You need to create a delay between a foreign government ordering your cloud provider to cut you off and the actual cutoff. The longer you can make this period, the better. The new AWS European Sovereign Cloud (ESC) is Amazon’s way of offering this. That is a cloud solution running on hardware in Europe, staffed by Europeans, organized under a European daughter company.

That does not protect you against Amazon being compelled by the U.S. government to hand over your data, but all important data should be protected with keys you hold, outside your cloud provider, anyway. But it does make it likely that AWS Europe would contest an order to shut down the service, and that AWS Europe employees would not cut you off at the whim of a foreign dictator.
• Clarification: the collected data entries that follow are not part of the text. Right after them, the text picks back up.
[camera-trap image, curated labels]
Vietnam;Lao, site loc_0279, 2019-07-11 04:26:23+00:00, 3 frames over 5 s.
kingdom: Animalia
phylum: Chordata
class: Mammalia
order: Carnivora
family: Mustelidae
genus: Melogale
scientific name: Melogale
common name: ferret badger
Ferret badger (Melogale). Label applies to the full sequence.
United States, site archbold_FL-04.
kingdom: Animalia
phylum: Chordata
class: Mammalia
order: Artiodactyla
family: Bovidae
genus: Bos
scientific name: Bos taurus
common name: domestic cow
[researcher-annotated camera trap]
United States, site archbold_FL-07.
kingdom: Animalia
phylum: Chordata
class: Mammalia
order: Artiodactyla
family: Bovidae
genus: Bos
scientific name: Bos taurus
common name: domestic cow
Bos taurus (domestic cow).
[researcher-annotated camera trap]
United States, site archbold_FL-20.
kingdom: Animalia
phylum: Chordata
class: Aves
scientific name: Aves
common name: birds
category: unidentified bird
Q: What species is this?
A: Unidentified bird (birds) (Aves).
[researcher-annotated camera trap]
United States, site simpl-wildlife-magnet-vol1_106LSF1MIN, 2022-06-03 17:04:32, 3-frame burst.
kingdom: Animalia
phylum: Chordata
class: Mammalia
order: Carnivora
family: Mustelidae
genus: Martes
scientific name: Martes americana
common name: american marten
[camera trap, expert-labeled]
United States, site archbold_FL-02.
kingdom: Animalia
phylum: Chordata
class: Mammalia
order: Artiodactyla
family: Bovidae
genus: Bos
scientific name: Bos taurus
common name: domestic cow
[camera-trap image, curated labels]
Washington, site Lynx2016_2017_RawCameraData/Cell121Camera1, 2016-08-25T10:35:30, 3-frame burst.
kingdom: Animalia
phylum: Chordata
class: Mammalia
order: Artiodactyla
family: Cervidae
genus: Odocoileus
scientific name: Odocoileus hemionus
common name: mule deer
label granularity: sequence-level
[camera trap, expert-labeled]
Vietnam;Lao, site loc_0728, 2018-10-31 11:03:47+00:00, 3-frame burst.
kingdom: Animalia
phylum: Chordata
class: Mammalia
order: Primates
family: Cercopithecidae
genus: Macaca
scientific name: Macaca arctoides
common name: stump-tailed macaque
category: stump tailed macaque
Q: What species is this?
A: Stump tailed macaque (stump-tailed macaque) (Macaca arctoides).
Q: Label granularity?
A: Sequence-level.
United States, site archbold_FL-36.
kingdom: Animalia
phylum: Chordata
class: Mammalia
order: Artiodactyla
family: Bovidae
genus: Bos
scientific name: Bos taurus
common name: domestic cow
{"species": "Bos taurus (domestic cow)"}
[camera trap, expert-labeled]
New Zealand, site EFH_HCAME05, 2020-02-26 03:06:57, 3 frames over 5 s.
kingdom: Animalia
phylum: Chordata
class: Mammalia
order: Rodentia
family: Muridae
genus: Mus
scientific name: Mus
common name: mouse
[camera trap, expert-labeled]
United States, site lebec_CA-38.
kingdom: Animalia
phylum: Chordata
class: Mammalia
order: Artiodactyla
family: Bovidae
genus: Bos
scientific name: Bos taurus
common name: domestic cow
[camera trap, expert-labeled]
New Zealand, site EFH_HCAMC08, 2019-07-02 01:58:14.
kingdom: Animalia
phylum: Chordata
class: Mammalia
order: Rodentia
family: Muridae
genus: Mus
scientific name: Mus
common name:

Because the probability of this happening is still “Rare” (edging towards “Unlikely”), you do not need to act on this risk now. But it is prudent to ensure you have time to react if it should happen.

Risk Evaluation

Do you have a paper map in your car? No, why would I need that?

If you are a Verizon customer in the U.S., you were just reminded. A large chunk of their network was down for half a day, leaving frustrated customers depending on their atrophied geographical memory. Verizon says the culprit was the usual botched network upgrade, not evil hackers. Some Europeans are better prepared, having routinely been subjected to Russian jamming of GPS and Galileo navigation.

When was the last time you revisited the risk evaluation of your critical systems? The threats are changing and increasing, and your risk evaluation from one year ago no longer applies.

Downside Thinking

What is the downside? That is the critical question for any kind of decision. Someone has an idea, and they will present the upside. We can save so much money, develop faster, offer better customer service, etc., etc. It is your job as a leader and decision-maker to ferret out the downside.

Lack of downside consideration is behind many questionable business decisions. Twitter seems to offer a new example of Elon’s lack of downside thinking every week. Like “Let’s offer a feature that changes any photo to show the person in a bikini.” Normal people, doing even the most minimal downside consideration, would kill that idea in seconds. But Twitter/X rolled it out – and obviously had to roll it back.

You can do the downside thinking yourself for many decisions. For more complicated scenarios, you might need a dedicated Red Team or outside help to identify the downside. But before any decision, ask yourself: Have we considered the downside?

Digital Sovereignty

You need to think about Digital Sovereignty. Unless you are in the U.S., of course. For everybody else, this is a very salient topic. Especially for us in Denmark these days.

This doesn’t mean that you have to free yourself from every American cloud provider. But it does mean there is a new item in your risk evaluation: Ending up on the Office of Foreign Assets Control (OFAC) blocklist.

Likelihood is Rare (1) for almost everybody. But if Impact is Catastrophic (5), you end up with a medium risk: Mitigate if cost-effective.

Switching costs almost always make it not cost-effective to transition a running system. But when you are building anything new, you don’t have switching costs. And an effective mitigation is to avoid using U.S. providers.

Rollback plans

What differentiates a professional software organization from a bunch of amateurs? One thing is the ability to roll back.

It’s not a good day at the office when the Federal Aviation Authority issues an Emergency Airworthiness Directive, grounding 6,000 of the aircraft your customers are flying. A JetBlue flight on autopilot suddenly turned nose-down in mid-flight, and it turns out that the L104 version of the ELAC software was vulnerable to memory corruption due to solar radiation.

But aircraft manufacturers and airlines have procedures in place, and engineers rapidly fanned out to airports around the world, rolling back to the L103 version.

It is impossible to test every situation, and every once in a while, something unforeseen happens. Professional software organizations can rapidly recover. Do you have rollback plans in place every time you roll out new versions of critical software?